Lesetext »
___

Die Eigenbluttherapie ist als Reiz-Reaktionstherapie ein klassisches naturheilkundliches Verfahren.
Das aus einer Vene frisch entnommene Blut wird sofort nach der Mischung mit bestimmten Wirkstoffen entweder subkutan oder intramuskulär zurückinjiziert.
Das Blut trägt Informationen, die dem Immunsystem an einem „unerwarteten“ Ort präsentiert werden und dadurch Immunreaktionen auslösen, die das gesamte Abwehrsystem stimulieren. Die gesteigerte Abwehr entfaltet ihre Wirkung dann im gesamten Organismus und kann zur Abheilung eines akuten oder chronischen Prozesses führen.
Die angeregten immunologischen Vorgänge werden am Anstieg der Leukozytenzahl, vermehrter Antikörperbildung und evtl. an einem Temperaturanstieg sichtbar. Wie bei anderen Reiz-Reaktionsmethoden auch, kann der anfängliche Reiz zu einer sogenannten Erstverschlimmerung führen, die dann allerdings rasch in eine Verbesserung umschlägt.

___

Daten zum quantitativen Schlussfolgern aus Diagrammen
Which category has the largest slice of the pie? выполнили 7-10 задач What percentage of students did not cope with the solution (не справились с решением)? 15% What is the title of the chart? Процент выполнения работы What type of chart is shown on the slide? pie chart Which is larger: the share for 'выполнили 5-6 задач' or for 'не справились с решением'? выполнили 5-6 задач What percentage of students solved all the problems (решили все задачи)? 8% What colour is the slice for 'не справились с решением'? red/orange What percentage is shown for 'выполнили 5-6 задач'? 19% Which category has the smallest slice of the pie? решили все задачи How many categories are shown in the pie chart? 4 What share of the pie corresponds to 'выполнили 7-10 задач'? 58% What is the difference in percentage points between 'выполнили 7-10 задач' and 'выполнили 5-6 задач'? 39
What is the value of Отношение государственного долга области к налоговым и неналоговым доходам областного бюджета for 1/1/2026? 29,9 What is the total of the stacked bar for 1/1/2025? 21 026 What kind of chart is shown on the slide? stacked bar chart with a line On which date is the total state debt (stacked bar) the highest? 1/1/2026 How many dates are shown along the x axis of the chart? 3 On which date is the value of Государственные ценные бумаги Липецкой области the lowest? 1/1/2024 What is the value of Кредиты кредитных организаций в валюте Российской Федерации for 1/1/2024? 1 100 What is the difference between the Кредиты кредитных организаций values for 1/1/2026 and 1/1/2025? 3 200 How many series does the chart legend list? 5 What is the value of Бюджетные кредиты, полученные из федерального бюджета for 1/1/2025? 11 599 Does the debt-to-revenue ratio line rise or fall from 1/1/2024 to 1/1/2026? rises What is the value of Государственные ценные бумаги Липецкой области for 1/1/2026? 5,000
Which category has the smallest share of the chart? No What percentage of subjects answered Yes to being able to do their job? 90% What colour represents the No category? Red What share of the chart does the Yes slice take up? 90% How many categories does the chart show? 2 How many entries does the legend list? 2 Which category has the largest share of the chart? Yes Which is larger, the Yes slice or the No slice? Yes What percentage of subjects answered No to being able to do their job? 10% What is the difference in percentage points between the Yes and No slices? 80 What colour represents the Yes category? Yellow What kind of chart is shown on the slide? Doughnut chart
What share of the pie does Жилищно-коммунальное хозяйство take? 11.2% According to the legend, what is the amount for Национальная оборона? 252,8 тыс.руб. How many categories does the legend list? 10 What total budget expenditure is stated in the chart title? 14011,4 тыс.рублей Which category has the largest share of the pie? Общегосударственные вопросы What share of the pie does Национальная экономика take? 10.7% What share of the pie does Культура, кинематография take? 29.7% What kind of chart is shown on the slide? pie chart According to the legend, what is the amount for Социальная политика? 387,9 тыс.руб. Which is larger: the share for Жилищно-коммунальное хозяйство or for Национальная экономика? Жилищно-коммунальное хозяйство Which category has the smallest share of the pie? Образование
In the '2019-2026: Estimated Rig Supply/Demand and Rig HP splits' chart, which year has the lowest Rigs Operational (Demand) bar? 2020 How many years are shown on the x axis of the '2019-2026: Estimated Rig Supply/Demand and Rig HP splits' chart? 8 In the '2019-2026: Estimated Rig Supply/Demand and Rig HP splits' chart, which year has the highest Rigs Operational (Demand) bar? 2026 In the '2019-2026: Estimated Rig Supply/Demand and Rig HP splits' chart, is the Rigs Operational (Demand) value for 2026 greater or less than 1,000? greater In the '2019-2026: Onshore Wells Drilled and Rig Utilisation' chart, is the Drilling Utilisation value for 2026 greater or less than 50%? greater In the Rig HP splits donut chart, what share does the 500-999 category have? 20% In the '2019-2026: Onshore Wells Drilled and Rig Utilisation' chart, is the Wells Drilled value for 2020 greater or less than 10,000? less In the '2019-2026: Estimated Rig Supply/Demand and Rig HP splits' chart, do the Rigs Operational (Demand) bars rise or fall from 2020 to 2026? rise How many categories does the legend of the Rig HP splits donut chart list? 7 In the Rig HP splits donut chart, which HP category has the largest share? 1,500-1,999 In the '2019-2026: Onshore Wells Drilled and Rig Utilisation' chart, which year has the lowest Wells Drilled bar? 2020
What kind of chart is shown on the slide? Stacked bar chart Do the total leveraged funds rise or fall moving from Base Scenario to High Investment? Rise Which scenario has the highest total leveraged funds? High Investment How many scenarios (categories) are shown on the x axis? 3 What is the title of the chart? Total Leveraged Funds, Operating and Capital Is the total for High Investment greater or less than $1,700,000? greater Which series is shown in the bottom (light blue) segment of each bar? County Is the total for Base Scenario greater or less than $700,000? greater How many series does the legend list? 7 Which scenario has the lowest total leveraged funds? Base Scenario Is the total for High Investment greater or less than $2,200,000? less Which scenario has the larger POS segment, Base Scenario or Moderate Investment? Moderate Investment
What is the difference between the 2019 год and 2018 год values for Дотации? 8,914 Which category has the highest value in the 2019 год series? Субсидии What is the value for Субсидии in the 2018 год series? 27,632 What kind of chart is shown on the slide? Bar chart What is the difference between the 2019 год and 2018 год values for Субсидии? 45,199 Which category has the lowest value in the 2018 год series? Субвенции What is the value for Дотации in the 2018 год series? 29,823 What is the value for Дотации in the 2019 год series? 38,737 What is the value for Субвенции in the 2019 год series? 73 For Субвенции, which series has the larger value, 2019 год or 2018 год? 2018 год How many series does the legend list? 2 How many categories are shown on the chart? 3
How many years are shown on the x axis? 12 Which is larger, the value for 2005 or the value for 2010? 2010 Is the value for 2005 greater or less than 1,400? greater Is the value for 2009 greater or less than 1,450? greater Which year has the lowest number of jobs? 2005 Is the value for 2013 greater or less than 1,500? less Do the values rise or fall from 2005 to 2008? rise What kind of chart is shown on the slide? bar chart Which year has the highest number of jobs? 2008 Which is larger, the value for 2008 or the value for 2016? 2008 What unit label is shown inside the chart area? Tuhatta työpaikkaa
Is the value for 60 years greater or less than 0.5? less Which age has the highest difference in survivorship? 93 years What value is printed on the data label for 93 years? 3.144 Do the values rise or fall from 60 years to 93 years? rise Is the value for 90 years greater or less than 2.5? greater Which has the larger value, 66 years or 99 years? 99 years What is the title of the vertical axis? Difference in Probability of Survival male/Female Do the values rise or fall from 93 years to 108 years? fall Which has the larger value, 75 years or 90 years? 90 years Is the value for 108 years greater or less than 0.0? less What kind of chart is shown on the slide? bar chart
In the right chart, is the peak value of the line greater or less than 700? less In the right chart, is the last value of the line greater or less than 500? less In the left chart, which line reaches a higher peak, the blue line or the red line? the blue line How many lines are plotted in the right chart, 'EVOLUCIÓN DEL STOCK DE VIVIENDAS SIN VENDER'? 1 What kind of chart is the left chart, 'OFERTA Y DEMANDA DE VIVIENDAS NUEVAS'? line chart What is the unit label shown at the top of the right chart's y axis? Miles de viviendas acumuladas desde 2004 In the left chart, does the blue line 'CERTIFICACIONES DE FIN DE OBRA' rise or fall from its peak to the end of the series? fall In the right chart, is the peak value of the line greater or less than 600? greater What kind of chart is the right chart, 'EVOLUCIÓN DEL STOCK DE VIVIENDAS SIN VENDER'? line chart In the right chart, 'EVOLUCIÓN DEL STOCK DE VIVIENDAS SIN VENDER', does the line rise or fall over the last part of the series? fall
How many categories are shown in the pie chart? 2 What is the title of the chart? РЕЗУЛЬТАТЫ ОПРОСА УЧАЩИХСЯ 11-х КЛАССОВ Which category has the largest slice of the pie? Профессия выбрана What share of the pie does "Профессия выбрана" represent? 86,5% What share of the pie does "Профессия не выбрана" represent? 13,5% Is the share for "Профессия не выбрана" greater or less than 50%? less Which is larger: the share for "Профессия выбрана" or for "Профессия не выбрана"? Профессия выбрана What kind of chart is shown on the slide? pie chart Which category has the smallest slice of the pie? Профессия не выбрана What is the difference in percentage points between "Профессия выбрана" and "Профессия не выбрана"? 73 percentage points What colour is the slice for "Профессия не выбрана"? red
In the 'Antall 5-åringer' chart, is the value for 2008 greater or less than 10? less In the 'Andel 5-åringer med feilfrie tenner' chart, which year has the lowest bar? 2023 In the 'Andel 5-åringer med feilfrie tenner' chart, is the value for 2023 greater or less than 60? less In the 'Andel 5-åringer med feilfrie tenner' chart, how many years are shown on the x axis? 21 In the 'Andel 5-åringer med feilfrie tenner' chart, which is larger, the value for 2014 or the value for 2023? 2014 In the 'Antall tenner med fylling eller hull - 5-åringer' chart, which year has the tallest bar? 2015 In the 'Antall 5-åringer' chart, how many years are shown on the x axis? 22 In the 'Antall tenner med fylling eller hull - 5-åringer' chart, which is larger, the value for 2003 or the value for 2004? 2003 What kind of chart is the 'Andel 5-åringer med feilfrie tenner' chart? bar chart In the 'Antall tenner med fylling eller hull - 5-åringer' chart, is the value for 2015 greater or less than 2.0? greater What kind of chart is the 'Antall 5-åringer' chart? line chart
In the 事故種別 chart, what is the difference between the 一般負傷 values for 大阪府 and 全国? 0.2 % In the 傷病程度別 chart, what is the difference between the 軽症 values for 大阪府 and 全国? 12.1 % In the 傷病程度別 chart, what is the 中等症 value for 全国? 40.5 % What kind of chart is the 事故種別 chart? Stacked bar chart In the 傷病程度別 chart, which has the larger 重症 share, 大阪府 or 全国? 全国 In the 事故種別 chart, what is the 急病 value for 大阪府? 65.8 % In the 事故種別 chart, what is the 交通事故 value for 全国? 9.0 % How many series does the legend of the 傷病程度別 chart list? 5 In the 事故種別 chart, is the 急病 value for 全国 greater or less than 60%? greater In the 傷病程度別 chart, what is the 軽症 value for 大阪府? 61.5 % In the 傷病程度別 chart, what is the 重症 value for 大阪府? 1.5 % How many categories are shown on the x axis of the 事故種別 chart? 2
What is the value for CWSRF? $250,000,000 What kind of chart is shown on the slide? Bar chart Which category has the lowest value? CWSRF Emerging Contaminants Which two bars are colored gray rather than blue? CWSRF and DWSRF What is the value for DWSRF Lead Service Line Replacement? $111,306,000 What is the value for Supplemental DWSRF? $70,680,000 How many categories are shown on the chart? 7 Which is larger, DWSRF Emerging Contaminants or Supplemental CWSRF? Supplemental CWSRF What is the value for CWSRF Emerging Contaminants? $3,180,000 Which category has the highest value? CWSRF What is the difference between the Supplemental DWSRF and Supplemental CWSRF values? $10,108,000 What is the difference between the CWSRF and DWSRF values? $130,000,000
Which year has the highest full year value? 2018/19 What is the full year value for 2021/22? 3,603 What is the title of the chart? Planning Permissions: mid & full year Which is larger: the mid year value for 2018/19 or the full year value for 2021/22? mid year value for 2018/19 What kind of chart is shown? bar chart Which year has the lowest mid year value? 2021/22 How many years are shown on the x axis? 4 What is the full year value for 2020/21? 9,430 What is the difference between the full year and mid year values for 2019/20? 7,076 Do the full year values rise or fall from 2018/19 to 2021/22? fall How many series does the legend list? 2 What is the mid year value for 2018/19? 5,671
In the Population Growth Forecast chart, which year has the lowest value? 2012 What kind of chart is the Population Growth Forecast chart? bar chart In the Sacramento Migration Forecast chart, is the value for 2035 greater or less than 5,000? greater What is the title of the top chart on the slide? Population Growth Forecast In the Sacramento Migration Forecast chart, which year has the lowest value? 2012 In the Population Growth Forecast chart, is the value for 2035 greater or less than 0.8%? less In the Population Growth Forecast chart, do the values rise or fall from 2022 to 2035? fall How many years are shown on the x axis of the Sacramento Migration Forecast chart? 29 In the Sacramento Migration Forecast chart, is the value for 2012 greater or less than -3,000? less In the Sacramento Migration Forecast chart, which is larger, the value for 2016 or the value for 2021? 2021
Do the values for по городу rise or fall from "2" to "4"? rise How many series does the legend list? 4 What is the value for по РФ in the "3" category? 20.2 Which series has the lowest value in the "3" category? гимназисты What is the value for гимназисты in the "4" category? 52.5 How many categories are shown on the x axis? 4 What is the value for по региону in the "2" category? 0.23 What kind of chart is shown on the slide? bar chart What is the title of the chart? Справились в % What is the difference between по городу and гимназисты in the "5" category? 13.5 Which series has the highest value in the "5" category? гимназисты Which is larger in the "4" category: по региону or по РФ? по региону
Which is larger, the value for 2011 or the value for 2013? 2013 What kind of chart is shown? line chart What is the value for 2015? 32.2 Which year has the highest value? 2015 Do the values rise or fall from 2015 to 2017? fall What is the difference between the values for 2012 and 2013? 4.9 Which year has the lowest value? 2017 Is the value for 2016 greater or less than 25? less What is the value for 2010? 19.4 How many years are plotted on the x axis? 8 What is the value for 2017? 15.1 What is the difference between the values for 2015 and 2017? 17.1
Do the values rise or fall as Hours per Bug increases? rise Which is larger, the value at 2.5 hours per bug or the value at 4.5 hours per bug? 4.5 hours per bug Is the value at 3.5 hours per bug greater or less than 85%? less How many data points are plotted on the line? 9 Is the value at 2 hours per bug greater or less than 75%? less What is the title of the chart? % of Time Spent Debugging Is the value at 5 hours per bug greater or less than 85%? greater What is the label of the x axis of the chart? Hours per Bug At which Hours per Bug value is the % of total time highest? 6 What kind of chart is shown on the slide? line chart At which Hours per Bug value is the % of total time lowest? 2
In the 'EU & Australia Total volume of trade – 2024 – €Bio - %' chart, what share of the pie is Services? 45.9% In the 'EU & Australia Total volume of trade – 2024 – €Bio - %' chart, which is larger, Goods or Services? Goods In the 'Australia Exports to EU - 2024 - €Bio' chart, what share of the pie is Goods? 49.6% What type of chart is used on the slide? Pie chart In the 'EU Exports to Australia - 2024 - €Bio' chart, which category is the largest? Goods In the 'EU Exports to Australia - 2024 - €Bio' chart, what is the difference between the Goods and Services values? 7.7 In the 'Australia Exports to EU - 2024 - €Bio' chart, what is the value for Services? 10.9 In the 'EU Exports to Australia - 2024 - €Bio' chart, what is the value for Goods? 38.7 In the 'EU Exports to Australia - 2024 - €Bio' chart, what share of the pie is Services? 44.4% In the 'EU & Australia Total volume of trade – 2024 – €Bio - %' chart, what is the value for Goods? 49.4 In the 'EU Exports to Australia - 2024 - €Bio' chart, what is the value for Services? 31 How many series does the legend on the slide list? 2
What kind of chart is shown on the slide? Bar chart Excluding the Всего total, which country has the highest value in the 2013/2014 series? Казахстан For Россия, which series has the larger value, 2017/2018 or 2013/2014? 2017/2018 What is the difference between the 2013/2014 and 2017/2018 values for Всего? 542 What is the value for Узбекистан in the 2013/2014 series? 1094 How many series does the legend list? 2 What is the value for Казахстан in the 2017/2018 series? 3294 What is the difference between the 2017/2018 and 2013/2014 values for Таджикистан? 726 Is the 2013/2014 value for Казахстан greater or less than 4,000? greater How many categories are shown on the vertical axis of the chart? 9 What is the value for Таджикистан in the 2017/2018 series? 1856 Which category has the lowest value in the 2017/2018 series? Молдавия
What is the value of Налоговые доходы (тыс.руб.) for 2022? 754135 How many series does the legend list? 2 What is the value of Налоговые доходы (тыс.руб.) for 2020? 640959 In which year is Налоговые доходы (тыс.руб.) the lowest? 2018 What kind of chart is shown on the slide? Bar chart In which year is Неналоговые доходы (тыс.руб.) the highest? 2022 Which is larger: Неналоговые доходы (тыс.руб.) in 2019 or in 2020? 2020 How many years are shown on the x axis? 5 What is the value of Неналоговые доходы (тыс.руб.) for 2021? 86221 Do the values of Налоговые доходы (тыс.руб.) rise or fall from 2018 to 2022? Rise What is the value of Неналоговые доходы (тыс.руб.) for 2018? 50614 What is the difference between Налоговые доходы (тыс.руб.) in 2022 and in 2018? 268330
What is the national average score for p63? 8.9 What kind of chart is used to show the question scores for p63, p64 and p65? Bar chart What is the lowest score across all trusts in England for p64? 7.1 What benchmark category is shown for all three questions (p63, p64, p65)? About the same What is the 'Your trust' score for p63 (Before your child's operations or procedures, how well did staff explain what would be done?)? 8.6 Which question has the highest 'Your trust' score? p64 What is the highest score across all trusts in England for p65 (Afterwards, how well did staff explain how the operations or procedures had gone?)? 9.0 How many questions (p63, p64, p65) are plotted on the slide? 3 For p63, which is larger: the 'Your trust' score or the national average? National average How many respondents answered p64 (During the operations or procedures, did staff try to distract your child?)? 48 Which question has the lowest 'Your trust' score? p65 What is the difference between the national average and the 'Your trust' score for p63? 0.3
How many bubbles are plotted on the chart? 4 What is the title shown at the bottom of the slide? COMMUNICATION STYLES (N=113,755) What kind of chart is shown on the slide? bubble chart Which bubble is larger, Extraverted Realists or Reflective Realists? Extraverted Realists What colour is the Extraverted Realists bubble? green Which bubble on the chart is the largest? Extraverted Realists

___

Aufgabenstellung »
Schreiben Sie den Text über die Eigenbluttherapie im Anschluss an seinen letzten Satz weiter. Für das Folgende sind die Datensätze ohne Belang.

Ausgabe »
Die Injektionen erfolgen bei chronischen Erkrankungen Störungen 1-3 mal pro Woche über einen Zeitraum von 6-10 Wochen oder in zeitlich größer werdenden Behandlungsintervallen. Nach einer Pause kann eine weitere Injektionsserie folgen.
Bei Akuterkrankungen (z. B. Infekten) werden Eigenblutinjektionen in kurzen Abständen zum Teil täglich, insgesamt aber nur wenige Male durchgeführt.